== FRAGMENTO DE TEXTO

La llama incombustible de Giordano Bruno: a propósito de “La cena de las Cenizas”, de Claudio Archubi

20 Mayo 2025

La cena de la Cenizas de Claudio Archubi, libro aparecido dentro de la colección “Poesía latinoamericana” de la pequeña editorial porteña La Primera Vértebra, es una obra poética portentosa, espléndidamente bella.

El título anuncia el tema y la conexión con ese Giordano Bruno, teólogo y filósofo panteísta, astrónomo, mago y poeta, nacido en los arrabales de Nápoles en 1548, puesto a arder por la Inquisición allá por el 1600, tras diez años de prisión y tortura. Porque el sintagma “cena de las Cenizas” juega, en primer lugar, con el título homónimo de una de las obras maestras de Bruno, La cena de le Ceneri, publicado en Londres en 1584 y el primero de sus libros que adopta la forma del diálogo platónico; solo que Bruno elige su lengua natal, el toscano, y no el más esperable latín del que se servía su época para las obras más “serias”.

“Cenizas/Ceneri”, en segundo lugar, retrotrae al miércoles de Ceniza en el que supuestamente se desarrolló ese diálogo nocturno; y el miércoles de Ceniza es el día que antecede a la pasión, muerte y resurrección de Jesús. La simbología puede aplicarse, por supuesto, al propio Bruno, sufridor y mártir del pensamiento, pensamiento resurrecto por la posteridad.

====
== LISTADO

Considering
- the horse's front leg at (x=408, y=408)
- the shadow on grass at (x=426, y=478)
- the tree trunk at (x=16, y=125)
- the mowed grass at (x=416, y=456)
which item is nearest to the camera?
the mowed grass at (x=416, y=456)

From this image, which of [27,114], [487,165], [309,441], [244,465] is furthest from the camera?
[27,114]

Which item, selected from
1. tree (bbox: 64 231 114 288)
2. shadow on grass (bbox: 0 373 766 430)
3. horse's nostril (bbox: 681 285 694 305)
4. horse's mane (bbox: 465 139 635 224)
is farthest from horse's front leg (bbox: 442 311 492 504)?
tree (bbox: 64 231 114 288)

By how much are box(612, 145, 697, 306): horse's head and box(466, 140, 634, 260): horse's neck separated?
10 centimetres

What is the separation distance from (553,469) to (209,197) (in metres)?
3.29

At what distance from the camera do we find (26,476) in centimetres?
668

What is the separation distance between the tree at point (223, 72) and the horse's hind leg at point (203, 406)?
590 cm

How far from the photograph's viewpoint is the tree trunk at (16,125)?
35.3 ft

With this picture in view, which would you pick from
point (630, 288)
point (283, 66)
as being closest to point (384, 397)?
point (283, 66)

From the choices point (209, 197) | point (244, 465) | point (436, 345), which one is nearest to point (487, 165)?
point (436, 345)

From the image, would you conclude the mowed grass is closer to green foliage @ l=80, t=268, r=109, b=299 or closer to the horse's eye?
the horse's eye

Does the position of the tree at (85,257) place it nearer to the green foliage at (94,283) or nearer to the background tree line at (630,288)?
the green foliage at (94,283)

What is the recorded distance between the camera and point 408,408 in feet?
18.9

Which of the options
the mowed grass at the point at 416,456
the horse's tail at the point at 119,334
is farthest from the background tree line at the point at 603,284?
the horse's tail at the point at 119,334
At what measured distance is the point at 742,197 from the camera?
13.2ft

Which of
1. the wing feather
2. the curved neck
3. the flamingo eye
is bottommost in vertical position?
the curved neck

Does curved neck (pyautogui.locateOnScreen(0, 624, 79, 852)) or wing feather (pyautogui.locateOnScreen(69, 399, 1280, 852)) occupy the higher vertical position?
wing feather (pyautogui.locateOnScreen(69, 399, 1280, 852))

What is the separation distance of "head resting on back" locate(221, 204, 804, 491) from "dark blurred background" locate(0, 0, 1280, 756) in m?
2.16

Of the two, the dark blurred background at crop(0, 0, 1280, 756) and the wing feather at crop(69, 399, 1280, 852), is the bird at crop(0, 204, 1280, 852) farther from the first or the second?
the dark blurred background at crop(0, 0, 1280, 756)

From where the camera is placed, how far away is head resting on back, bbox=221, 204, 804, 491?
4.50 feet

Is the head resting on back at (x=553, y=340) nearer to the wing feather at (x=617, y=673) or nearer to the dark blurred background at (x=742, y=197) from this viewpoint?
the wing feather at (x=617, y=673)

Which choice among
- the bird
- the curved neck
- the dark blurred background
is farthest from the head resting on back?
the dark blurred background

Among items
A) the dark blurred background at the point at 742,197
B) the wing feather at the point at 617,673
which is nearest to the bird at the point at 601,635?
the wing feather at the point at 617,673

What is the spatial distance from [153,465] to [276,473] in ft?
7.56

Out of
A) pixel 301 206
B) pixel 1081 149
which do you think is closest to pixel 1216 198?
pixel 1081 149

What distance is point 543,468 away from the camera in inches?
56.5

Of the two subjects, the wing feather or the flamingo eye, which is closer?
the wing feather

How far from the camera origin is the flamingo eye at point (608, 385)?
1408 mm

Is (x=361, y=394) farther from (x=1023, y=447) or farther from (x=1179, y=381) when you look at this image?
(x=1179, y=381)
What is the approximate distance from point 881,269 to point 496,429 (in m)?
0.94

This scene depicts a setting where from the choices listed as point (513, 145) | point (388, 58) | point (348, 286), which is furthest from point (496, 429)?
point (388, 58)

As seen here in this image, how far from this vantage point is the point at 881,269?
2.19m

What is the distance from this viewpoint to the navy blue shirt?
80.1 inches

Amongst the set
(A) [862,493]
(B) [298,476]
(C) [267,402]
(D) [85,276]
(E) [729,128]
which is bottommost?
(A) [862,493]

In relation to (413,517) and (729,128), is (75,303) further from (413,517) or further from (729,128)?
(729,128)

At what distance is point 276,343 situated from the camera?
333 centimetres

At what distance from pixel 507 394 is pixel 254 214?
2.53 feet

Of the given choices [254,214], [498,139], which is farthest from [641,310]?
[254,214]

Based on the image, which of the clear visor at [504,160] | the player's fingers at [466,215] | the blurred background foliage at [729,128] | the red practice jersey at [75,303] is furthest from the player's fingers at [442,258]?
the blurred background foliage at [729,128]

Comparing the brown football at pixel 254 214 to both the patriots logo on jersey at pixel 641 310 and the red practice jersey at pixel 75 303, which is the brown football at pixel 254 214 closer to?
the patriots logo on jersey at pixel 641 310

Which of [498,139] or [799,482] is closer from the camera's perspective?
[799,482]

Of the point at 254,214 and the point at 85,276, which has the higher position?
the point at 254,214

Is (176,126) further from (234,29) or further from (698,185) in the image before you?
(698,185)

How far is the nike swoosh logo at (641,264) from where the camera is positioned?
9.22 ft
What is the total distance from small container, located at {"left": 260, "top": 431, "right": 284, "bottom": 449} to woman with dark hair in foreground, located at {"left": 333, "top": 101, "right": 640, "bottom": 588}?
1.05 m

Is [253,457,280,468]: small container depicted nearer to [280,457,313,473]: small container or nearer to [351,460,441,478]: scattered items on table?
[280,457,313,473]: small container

====

> [TAREAS]
**1)** Reproducí textualmente el pasaje de la reseña que va de "La cena de la Cenizas" a "portentosa, espléndidamente bella.".
**2)** Respondé estas preguntas según la reseña sobre La cena de las Cenizas:
(a) ¿En qué colección apareció el libro de Claudio Archubi?
(b) ¿En qué ciudad y en qué año se publicó La cena de le Ceneri?
(c) ¿Qué lengua eligió Bruno para esa obra?
**3)** Resumí en una o dos oraciones el párrafo de la reseña que empieza con "“Cenizas/Ceneri”, en segundo lugar", conservando sus datos principales.
Respondé basándote solo en la reseña, sin recurrir a los datos.

> [RESPUESTAS EN ORDEN]
**1)**
La cena de la Cenizas de Claudio Archubi, libro aparecido dentro de la colección “Poesía latinoamericana” de la pequeña editorial porteña La Primera Vértebra, es una obra poética portentosa, espléndidamente bella.

**2)**
(a) En la colección "Poesía latinoamericana" de la editorial La Primera Vértebra.
(b) En Londres, en 1584.
(c) El toscano, su lengua natal.

**3)** "Cenizas/Ceneri" también remite al miércoles de Ceniza, el día en que supuestamente ocurrió el diálogo nocturno y que antecede a la pasión, muerte y resurrección de Jesús. Esa simbología puede aplicarse a Bruno, mártir del pensamiento, cuyo pensamiento resucitó en la posteridad.